- [Dokumenttext]:
Nehmen wir nun an, jener Ballon solle bei Windstille mit einer Geschwindigkeit von 10
Met. in der Secunde, also 36 Kilometer oder 4,8 Meilen in der Stunde, also etwa
gleich der eines in mäßiger Fahrt begriffenen Güterzuges, vorwärts bewegt werden, so
würde der dieser Bewegung entsprechende Luftwiderstand seyn:
P = 0,6 . 10²/(2 . 9,8) . 320
. 1,3 = 1273 Kilogrm.,
also die zur Bewegung erforderliche Kraft = 10 . 1273
Meterkilogramme = etwa 170 Pferdestärken effectiv, ungerechnet die durch Reibung
oder sonstige im Bewegungsmechanismus stattfindenden Kraftverluste.
Die gleiche Kraft wird erforderlich seyn, sobald der Ballon gegen einen Wind von 10
Met. Geschwindigkeit ankämpfen wollte, ohne daß er hierbei von der Stelle kommen
würde.
Da ein solcher Wind von 10 Met. Geschwindigkeit nicht einmal mit dem Namen eines
„heftigen“ zu bezeichnen ist, so ist aus dem Vorstehenden
ohne Weiteres
ersichtlich, daß man bei unseren jetzigen Hülfsmitteln von vorn herein darauf
verzichten muß, ein Luftschiff mit Maschinen zu versehen, die es ermöglichten,
beliebig nach jeder Richtung und sogar gegen einen mäßigen Wind zu fahren, und ist
dieß auch von jeher allen einsichtigen Luftschiffern klar gewesen.
Wir haben jedoch auch gesehen, daß ein Lenken des Luftschiffes schon möglich wird,
wenn man demselben auch nur geringe, eigene Geschwindigkeit ertheilt. Da nun der
Luftwiderstand proportional dem Quadrat der Geschwindigkeit, also der erforderliche
Kraftaufwand proportional dem Kubus der Bewegungsgeschwindigkeit ist, so stellt sich
für diesen Fall die Sache bedeutend günstiger. Wollte man z.B. dem oben erwähnten
Ballon nur eine Geschwindigkeit von 1 Met. ertheilen, so würde hierzu nur ein
effektiver Kraftaufwand von 12 3/4 Meterkilogram., etwa 1/6 Pferdestärke,
erforderlich seyn.

- [Zu erledigende Aufgaben]:
a: Übersetze bitte diesen Satz aus dem Text über das Lenken von Luftschiffen ins Englische: „Wir haben jedoch auch gesehen, daß ein Lenken des Luftschiffes schon möglich wird, wenn man demselben auch nur geringe, eigene Geschwindigkeit ertheilt.“
b: Schreibe den Text über das Lenken von Luftschiffen im Anschluss an seinen letzten Satz weiter.

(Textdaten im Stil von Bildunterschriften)
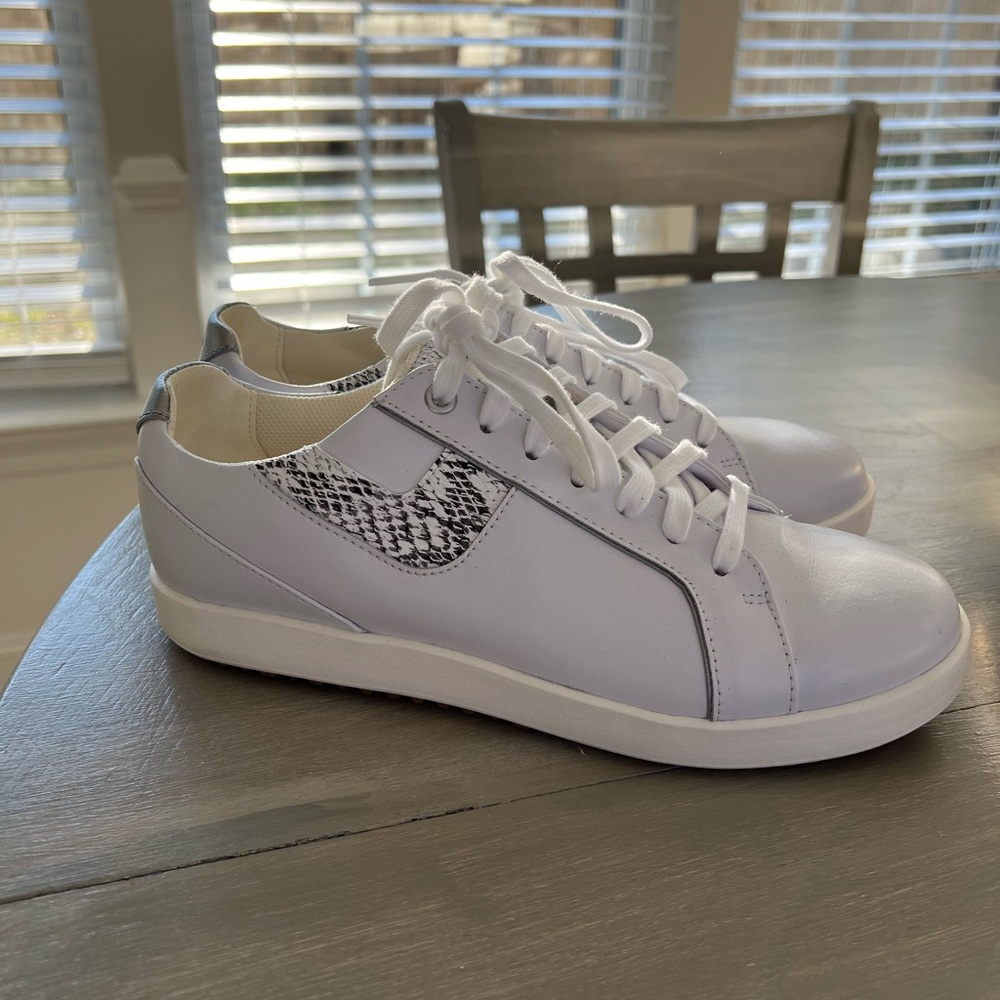 Women’s Footjoy Links Golf Sneakers 8.5 waterproof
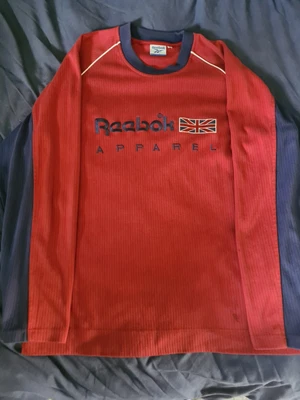 £4.99 • Buy Vintage Reebok Sweatshirt Size Small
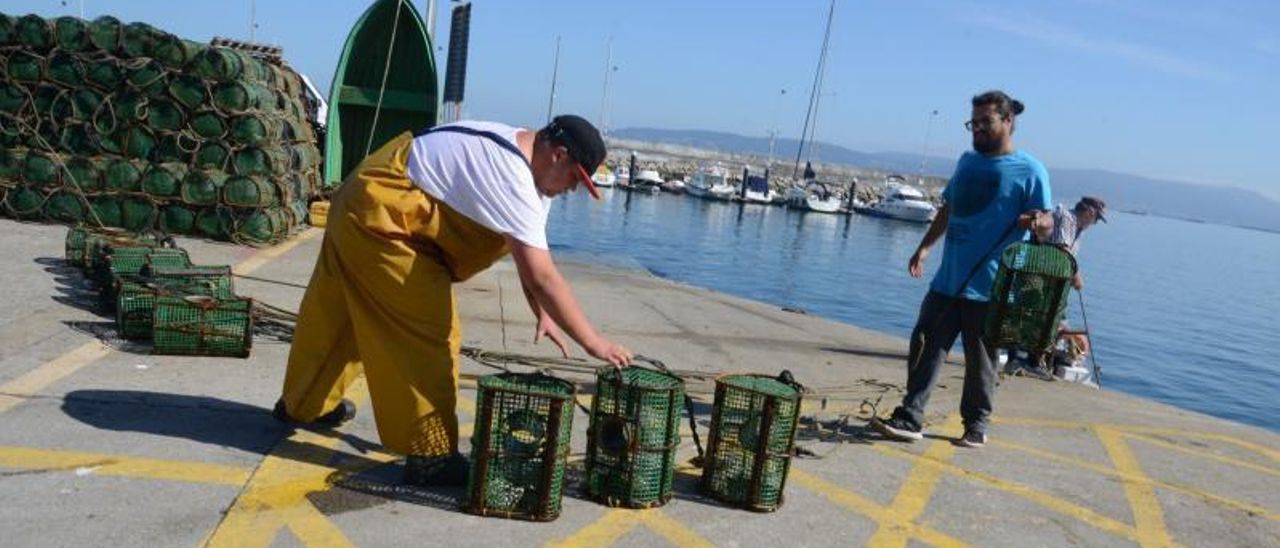Marineros de Bueu recogen las nasas, que durante la veda deben quedar en tierra. | GONZALO NÚÑEZ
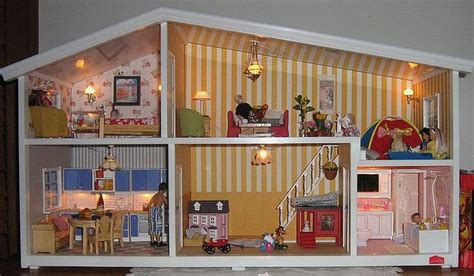 Demonstration of Lundby Smaland dollhouse with all furniture & lights ...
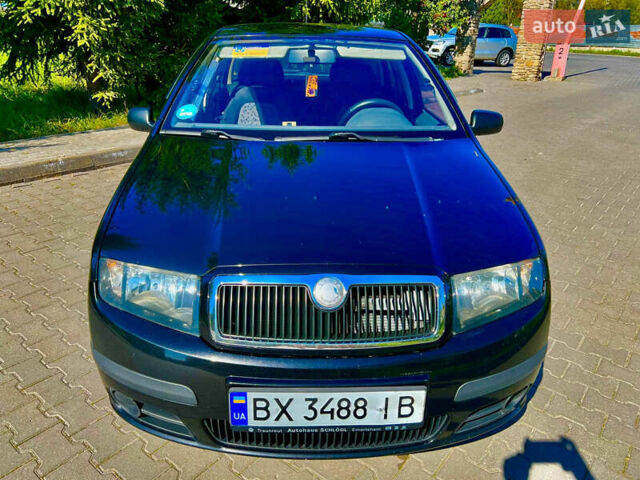 Черный Шкода Фабия, объемом двигателя 1.2 л и пробегом 262 тыс. км за 3800 $, фото 5 на Automoto.ua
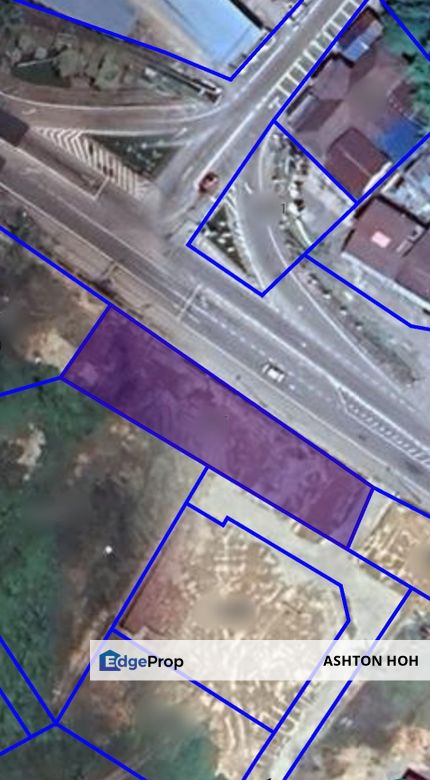 NEAR ROAD JUNCTION Land Beside Main Road Umbai For Rent Merlimau, Melaka, Merlimau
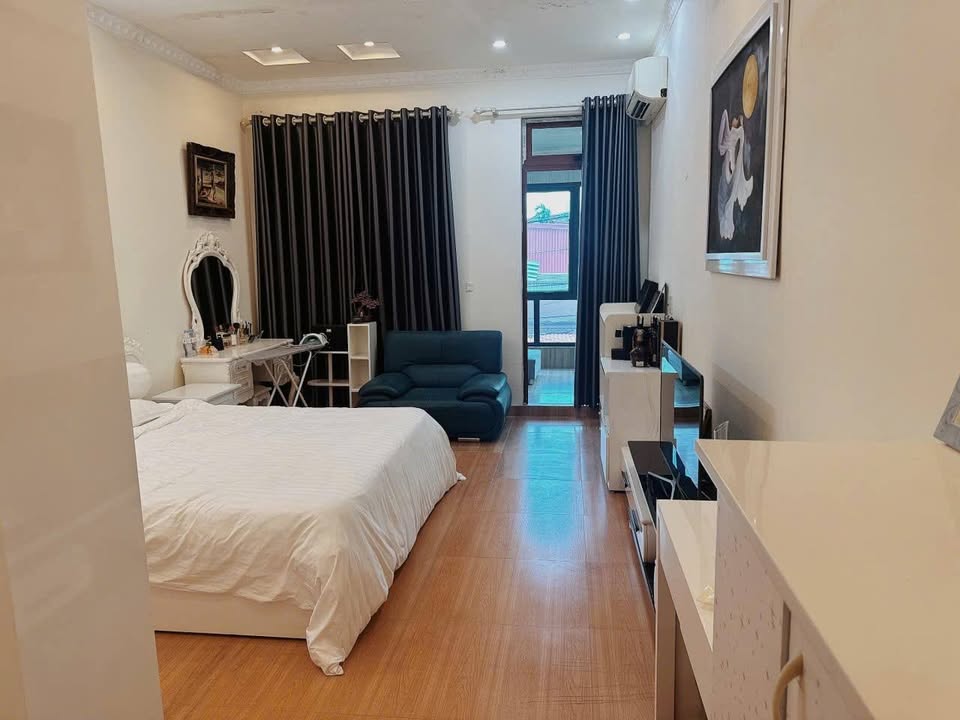 Nhà Mặt Tiền Kiều Sơn, Hải Phòng - 60m² 4 Tầng, Giá 5.5 Tỷ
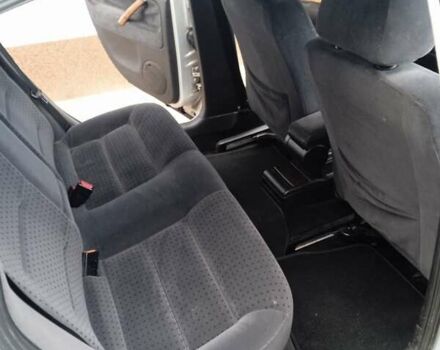 Сірий Фольксваген Пассат, об'ємом двигуна 1.6 л та пробігом 350 тис. км за 3300 $, фото 1 на Automoto.ua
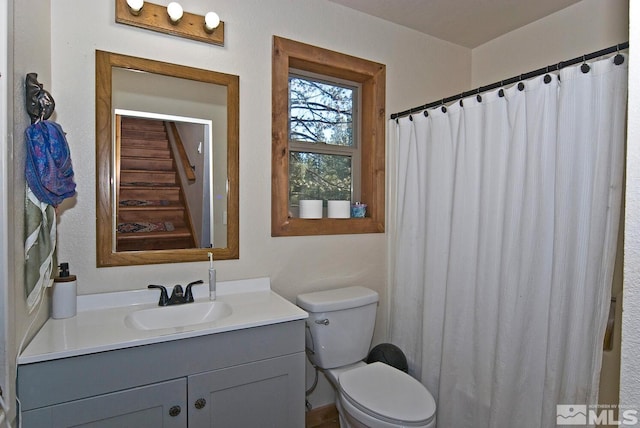 60 Lava Cap, Markleeville, CA 96120 - bathroom with toilet, vanity, and a shower with curtain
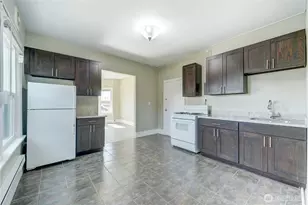 310 Aloha St, Seattle, WA 98109 - Photo 7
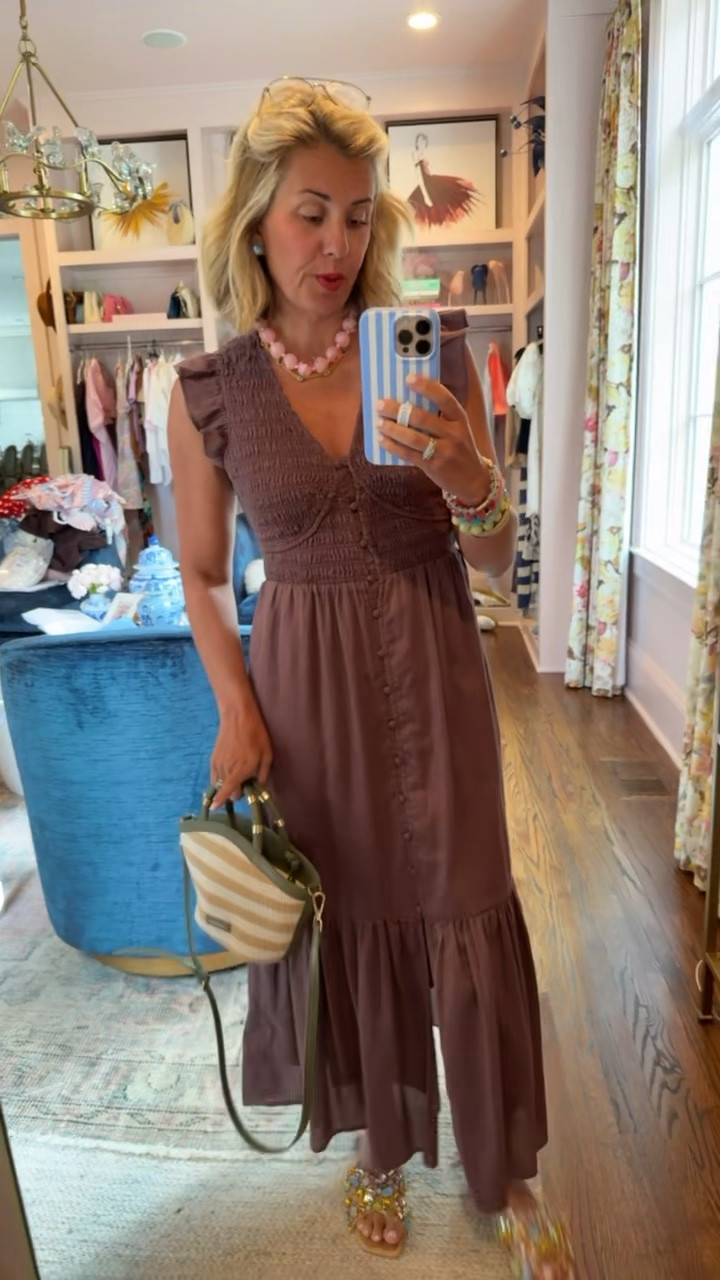 Racing out the door to a meeting and my dress is restocked!!! 
Dress - xs 
Sandals - 7 (size 1 down) 

*Use my code Catherine20 at A+B
 *Use code Mixandmatchmadness at Loopy

#LTKootd #LTKdayinmylife #LTKSeasonal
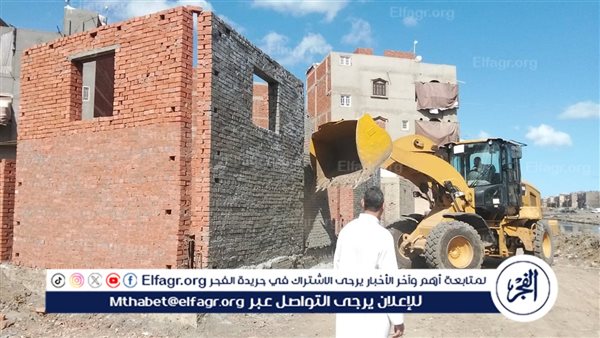 إزالة 15 حالة تعدى علي أراضي أملاك الدولة بابو مناع بحرى بدشنا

- [Antworten je Aufgabe]:
a: However, we have also seen that steering the airship already becomes possible if one imparts to it even a small speed of its own.

b:
Noch günstiger wird der Fall, wenn man dem Ballon eine der Fortbewegung weniger
Widerstand leistende Form als die der Kugel, deren Widerstandscoefficient = 0,6 ist,
gibt; hat man doch bei gut geformten Dampfschiffen diesen Widerstandscoefficienten
bis auf 0,05 = 1/20 herabgedrückt. Man stellt daher die steuer- und lenkbaren
Ballons in der Form von länglichen, vorn und hinten zugespitzten Rotationskörpern
her, durch welche auch zugleich die Wirkung und der Einfluß des angebrachten Steuers
wesentlich vergrößert werden. In den Comptes rendus de
l'Acad. des sciences vom 17. October 1870 wird das Project eines solchen
Luftschiffes von dem bekannten Schiffbauer und Ingenieur Dupuy
de Lôme mitgetheilt; Fig. 13 und 14 geben eine
Abbildung desselben.
Der Ballon hat eine Länge von 40 Met. und an seinem größten Querschnitt einen
Durchmesser von 14 Met. Damit der Wind nicht durch Zusammendrücken dessen Form
verändere, soll im Inneren desselben eine Spannung von 3/10000 bis 4/10000
Atmosphären Ueberdruck erhalten werden, welches einen Druck auf die Hülle von 3 bis
4 Kilogrammen pro Quadratmeter Oberfläche ausmachen
würde.
Die Enden des den Ballon umgebenden Stricknetzes sind mit zwei unterhalb des Ballons
in dessen Längsrichtung laufenden Stangen m, n
verbunden, an welch' letzteren dann wieder an weiteren Stricken die Gondel a hängt. Oberhalb der Gondel, zwischen dieser und den
erwähnten Stangen, ist in einem Rahmen die Fortbewegungsschraube angebracht, welche
mittelst Riemenscheibenvorgelege von der Gondel aus durch Menschenkraft in Bewegung
gesetzt werden soll. Von der hinteren Spitze des Ballons aus ist ein Strick b, d nach der Mitte der, die beiden Stangen dort
verbindenden Traverse gespannt. Zwischen diesem Strick b,
d
und der unteren
Mittellinie des Ballons ist ein Segeltuch E befestigt,
welches dem Apparat als Kiel dient. Der Strick b, d
dient einem zweiten Segel D als Scharnierachse, welches
seinerseits als Steuer fungirt und mittelst Zugleinen von der Gondel aus gehandhabt
werden kann.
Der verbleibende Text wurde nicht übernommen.